EXCERPTED PASSAGE>

———

[personal profile] stargazerlily
In a bit of synchronicity, The Chronicle has a piece on peer editing tactics, and why peer editing sometimes fails, which is disgustingly apropos to my hurt feelings yesterday.

Getting back on the horse that threw me--pounding out 750 words really did help, as did the journal, and I ended up getting maybe 2000-odd words of prose out with few if any hurt feelings. One part of that was genuinely inspired and new (my best ideas come to me in the bathtub). So there's that, I guess.

———

RECORDS SUPPLIED>
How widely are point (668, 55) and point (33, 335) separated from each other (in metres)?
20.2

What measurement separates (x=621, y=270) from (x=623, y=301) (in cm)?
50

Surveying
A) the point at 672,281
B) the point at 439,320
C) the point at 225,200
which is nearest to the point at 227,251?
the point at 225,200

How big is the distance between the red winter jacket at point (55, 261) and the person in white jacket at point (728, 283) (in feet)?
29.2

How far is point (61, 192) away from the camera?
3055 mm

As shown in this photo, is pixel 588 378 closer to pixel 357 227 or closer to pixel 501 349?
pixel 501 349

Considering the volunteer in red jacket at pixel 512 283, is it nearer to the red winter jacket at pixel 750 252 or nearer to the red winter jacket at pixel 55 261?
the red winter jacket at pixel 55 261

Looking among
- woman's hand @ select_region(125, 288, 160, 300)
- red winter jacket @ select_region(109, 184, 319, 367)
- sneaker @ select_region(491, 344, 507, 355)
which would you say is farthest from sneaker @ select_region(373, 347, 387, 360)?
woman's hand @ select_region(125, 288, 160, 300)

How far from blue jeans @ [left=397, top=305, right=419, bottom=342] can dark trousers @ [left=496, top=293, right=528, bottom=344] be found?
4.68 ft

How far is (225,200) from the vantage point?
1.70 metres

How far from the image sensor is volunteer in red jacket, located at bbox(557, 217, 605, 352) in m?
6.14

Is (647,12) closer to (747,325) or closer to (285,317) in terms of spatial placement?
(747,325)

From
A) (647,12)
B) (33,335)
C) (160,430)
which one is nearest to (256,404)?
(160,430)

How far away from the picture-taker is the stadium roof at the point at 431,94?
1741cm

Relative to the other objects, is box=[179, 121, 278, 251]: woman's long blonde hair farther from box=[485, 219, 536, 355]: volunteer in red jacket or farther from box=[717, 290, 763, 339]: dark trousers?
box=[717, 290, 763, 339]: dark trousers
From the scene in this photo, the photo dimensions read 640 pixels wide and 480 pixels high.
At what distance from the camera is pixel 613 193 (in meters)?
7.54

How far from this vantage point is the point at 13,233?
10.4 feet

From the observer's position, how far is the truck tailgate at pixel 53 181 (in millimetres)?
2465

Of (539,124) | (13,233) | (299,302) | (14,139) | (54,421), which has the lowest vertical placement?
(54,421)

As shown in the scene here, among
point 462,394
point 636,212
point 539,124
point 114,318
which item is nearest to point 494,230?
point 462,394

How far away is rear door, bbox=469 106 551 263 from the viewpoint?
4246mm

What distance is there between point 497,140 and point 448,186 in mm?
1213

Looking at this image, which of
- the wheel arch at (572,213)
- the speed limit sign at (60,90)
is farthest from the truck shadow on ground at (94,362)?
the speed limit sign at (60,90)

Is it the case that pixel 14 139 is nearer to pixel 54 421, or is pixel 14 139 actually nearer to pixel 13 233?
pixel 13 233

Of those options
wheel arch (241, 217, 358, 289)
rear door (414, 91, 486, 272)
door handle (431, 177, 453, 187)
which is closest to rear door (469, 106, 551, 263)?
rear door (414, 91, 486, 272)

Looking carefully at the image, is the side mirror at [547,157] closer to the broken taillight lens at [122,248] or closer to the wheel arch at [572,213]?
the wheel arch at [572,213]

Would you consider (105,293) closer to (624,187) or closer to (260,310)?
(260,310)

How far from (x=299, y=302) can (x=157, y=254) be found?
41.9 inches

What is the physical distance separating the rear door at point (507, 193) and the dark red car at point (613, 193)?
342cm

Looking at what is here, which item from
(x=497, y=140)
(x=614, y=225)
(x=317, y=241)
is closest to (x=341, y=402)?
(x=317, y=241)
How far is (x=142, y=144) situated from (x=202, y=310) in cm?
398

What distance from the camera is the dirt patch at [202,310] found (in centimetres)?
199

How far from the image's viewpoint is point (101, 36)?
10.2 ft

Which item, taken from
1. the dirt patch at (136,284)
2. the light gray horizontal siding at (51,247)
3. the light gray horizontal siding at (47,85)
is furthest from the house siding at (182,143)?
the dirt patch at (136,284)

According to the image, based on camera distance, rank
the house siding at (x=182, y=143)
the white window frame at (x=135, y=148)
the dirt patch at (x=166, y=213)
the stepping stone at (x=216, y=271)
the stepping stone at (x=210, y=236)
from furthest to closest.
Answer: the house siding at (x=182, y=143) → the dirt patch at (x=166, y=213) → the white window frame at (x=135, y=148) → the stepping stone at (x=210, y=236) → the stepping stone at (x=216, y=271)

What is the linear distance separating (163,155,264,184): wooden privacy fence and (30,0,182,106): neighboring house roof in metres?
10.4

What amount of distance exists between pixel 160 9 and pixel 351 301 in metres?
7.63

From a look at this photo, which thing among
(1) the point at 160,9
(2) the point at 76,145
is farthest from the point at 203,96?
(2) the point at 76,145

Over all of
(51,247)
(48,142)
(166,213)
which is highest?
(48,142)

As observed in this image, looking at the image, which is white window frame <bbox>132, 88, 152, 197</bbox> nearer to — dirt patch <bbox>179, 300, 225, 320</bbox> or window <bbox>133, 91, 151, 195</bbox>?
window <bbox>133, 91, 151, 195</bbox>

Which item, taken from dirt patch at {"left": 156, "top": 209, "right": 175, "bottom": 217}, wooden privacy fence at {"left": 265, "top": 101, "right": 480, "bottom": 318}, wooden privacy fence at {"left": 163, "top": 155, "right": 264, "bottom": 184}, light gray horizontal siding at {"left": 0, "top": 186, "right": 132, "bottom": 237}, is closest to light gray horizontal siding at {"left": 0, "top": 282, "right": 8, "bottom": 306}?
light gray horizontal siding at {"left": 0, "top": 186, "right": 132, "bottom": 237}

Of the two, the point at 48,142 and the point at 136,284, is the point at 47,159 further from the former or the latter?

———

TASKS TO PERFORM>
A. In the blog post, where does the writer say their best ideas come to them?
B. For each statement, say whether it agrees with the blog post, and quote the words that decide it: (i) The Chronicle ran a piece on peer editing tactics. (ii) The writer produced about 5000 words of prose. (iii) Keeping the journal helped.
C. Reproduce the blog post's wording from "[personal profile] stargazerlily" up to and including "that, I guess.".
You won't need the entries for any of this.

EXPECTED RESPONSES>
A. In the bathtub.

B.
(i) Yes: "The Chronicle has a piece on peer editing tactics"
(ii) No: "I ended up getting maybe 2000-odd words of prose out"
(iii) Yes: "pounding out 750 words really did help, as did the journal"

C.
[personal profile] stargazerlily
In a bit of synchronicity, The Chronicle has a piece on peer editing tactics, and why peer editing sometimes fails, which is disgustingly apropos to my hurt feelings yesterday.

Getting back on the horse that threw me--pounding out 750 words really did help, as did the journal, and I ended up getting maybe 2000-odd words of prose out with few if any hurt feelings. One part of that was genuinely inspired and new (my best ideas come to me in the bathtub). So there's that, I guess.